Friday, September 19, 2014

Cause and Effect: Eating, and what comes after

Did you know …

That it was Sir Isaac Newton, patron saint of gravity, apples, luscious hair, and syphilis, who first discovered that the things we put into our main head-hole (foods) become the things that we extrude from our bottom-vent and seat-splitter (1’s and 2’s).

Obviously humans had observed the occasional connection between their input and output when, for example, they recognized a tooth, coin, or partially digested mouse in their chamber pot, but these things were thought to be flukes and coincidence, and the general consensus was that the bulk of the material produced by the human body was the result of, like, spontaneous biogenesis (or whatever the turd equivalent of that would be, anyway). It wasn’t until Newton came along that all that crap was officially considered to be used food.

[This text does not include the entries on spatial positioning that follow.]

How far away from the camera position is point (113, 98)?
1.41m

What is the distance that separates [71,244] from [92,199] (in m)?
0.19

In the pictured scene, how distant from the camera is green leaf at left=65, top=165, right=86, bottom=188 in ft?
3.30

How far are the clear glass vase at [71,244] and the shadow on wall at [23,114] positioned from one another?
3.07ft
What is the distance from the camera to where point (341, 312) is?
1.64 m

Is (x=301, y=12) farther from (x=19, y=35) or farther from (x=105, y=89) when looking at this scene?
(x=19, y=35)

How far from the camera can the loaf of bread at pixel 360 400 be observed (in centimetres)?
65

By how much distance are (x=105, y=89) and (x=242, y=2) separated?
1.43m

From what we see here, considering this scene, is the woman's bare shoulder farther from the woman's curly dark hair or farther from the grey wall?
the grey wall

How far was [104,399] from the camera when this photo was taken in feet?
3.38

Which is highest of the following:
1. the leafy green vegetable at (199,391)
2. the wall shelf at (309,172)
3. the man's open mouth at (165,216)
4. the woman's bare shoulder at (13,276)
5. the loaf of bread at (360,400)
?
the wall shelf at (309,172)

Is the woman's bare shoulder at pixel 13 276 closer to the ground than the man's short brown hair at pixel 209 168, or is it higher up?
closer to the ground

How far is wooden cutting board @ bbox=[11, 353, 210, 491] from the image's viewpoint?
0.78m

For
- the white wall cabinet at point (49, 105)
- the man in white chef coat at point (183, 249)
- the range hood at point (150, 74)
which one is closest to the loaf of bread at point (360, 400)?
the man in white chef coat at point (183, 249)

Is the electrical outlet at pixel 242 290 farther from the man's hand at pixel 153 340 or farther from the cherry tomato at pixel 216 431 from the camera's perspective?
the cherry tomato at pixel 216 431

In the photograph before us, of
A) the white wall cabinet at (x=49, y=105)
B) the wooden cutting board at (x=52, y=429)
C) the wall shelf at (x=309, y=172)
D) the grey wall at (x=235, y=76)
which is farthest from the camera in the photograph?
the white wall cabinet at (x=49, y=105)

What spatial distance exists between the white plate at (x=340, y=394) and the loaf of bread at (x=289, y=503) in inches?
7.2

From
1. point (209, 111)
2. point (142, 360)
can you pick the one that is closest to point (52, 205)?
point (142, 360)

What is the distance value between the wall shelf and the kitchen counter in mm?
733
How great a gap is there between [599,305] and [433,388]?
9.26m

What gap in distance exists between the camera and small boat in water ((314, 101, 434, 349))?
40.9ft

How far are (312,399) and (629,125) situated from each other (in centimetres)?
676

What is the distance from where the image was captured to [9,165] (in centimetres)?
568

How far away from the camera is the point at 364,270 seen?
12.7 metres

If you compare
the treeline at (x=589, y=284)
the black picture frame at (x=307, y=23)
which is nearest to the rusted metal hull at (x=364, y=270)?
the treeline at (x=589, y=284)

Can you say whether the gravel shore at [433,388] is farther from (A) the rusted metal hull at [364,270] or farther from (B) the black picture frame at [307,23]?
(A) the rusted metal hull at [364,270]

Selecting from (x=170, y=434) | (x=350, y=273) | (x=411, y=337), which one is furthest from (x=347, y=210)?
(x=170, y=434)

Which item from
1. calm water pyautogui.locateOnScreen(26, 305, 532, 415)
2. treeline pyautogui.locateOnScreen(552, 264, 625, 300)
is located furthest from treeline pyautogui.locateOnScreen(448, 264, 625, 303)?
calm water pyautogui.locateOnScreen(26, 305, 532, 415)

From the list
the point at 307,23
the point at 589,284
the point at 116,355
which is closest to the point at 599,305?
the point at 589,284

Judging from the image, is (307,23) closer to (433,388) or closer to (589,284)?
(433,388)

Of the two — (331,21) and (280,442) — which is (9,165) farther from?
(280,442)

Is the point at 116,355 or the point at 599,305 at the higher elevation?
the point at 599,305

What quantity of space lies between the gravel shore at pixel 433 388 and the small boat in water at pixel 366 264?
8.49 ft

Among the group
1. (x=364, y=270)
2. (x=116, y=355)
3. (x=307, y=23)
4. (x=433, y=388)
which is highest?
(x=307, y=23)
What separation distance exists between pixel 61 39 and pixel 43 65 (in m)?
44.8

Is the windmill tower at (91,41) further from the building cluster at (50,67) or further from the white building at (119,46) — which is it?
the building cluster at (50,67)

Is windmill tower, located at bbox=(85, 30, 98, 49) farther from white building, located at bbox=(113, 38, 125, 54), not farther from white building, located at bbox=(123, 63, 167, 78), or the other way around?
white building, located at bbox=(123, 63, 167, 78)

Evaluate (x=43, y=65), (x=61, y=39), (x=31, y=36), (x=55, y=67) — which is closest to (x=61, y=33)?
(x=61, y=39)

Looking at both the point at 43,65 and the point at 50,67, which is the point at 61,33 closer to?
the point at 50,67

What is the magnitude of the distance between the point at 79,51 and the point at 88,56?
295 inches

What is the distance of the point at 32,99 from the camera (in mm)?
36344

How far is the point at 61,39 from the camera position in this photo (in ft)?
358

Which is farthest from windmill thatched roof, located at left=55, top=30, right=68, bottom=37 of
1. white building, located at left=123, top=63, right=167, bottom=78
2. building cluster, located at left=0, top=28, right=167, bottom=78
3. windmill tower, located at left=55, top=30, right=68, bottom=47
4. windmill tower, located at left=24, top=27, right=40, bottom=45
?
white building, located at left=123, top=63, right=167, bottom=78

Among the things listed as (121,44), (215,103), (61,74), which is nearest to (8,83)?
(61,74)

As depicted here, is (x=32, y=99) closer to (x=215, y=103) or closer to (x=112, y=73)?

Newton believed that using oneself as the subject of one’s own experiments was unethical and bad science, so he set up a long-running trial in which he controlled all the food and non-food items that his neighbor consumed, and observed all of the neighbor’s physical output. (The neighbor, of course, had no idea this was happening.) Eventually Newton declared that he could definitively link what we eat to what we blast. The neighbor, sadly, ended the experiment by dying (you can’t really thrive on alternating meals of uncooked rye and stewed prunes, it turns out), but Newton had nearly five years of data at that point, and he felt that was good enough. It had to be, in any case.

The precise mechanisms through which food turns into human garbage weren’t explored until the 20th century (I think that was an Einstein joint), but that’s a story for another day.